*EXERCISE TASKS:*
a) According to the passage on the web, in what year did the first graphical browser, Mosaic, appear?
b) Reproduce word for word the part of the passage on the web starting with "13 The web should" and going on through "end become dominant.".

13 The web should have been a read-write medium from the beginning

Berners-Lee's original desire was for a web that would enable people not only to publish, but also to modify, web pages, but in the end practical considerations led to the compromise of a read-only web. Anybody could publish, but only the authors or owners of web pages could modify them. This led to the evolution of the web in a particular direction and it was probably the factor that guaranteed that corporations would in the end become dominant.

14 The web would be much more useful if web pages were machine-understandable

Web pages are, by definition, machine-readable. But machines can't understand what they "read" because they can't do semantics. So they can't easily determine whether the word "Casablanca" refers to a city or to a movie. Berners-Lee's proposal for the "semantic web" – ie a way of restructuring web pages to make it easier for computers to distinguish between, say, Casablanca the city and Casablanca the movie – is one approach, but it would require a lot of work upfront and is unlikely to happen on a large scale. What may be more useful are increasingly powerful machine-learning techniques that will make computers better at understanding context.

15 The importance of killer apps

A killer application is one that makes the adoption of a technology a no-brainer. The spreadsheet was the killer app for the first Apple computer. Email was the first killer app for the Arpanet – the internet's precursor. The web was the internet's first killer app. Before the web – and especially before the first graphical browser, Mosaic, appeared in 1993 – almost nobody knew or cared about the internet (which had been running since 1983). But after the web appeared, suddenly people "got" it, and the rest is history.

16 WWW is linguistically unique

Well, perhaps not, but Douglas Adams claimed that it was the only set of initials that took longer to say than the thing it was supposed to represent.

17 The web is a startling illustration of the power of software

Software is pure "thought stuff". You have an idea; you write some instructions in a special language (a computer program); and then you feed it to a machine that obeys your instructions to the letter. It's a kind of secular magic. Berners-Lee had an idea; he wrote the code; he put it on the net, and the network did the rest. And in the process he changed the world.

Records
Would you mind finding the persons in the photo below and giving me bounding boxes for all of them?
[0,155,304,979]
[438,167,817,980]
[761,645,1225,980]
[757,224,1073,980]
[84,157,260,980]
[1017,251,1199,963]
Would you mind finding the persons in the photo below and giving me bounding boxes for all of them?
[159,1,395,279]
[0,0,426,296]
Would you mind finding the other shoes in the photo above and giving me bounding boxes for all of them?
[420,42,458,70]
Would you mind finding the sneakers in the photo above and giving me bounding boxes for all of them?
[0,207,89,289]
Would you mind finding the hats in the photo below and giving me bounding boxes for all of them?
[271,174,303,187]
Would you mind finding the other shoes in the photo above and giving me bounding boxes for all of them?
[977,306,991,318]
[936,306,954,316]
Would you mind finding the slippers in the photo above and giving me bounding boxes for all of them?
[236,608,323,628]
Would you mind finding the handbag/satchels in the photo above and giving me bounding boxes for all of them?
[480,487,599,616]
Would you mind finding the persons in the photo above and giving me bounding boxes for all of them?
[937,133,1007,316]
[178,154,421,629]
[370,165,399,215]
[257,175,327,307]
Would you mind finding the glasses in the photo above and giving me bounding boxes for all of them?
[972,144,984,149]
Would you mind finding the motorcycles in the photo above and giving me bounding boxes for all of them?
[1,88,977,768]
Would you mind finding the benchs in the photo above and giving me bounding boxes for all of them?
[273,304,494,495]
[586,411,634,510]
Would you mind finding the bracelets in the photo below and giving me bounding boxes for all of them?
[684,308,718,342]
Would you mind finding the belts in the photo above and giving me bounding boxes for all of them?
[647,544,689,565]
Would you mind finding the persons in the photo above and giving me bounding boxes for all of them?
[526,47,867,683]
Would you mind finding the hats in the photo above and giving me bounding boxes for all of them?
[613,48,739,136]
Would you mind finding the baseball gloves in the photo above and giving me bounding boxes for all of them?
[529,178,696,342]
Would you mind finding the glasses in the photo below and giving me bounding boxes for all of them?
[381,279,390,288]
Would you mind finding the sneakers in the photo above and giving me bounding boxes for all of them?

*ANSWERS PER TASK:*
a) 1993

b)
13 The web should have been a read-write medium from the beginning

Berners-Lee's original desire was for a web that would enable people not only to publish, but also to modify, web pages, but in the end practical considerations led to the compromise of a read-only web. Anybody could publish, but only the authors or owners of web pages could modify them. This led to the evolution of the web in a particular direction and it was probably the factor that guaranteed that corporations would in the end become dominant.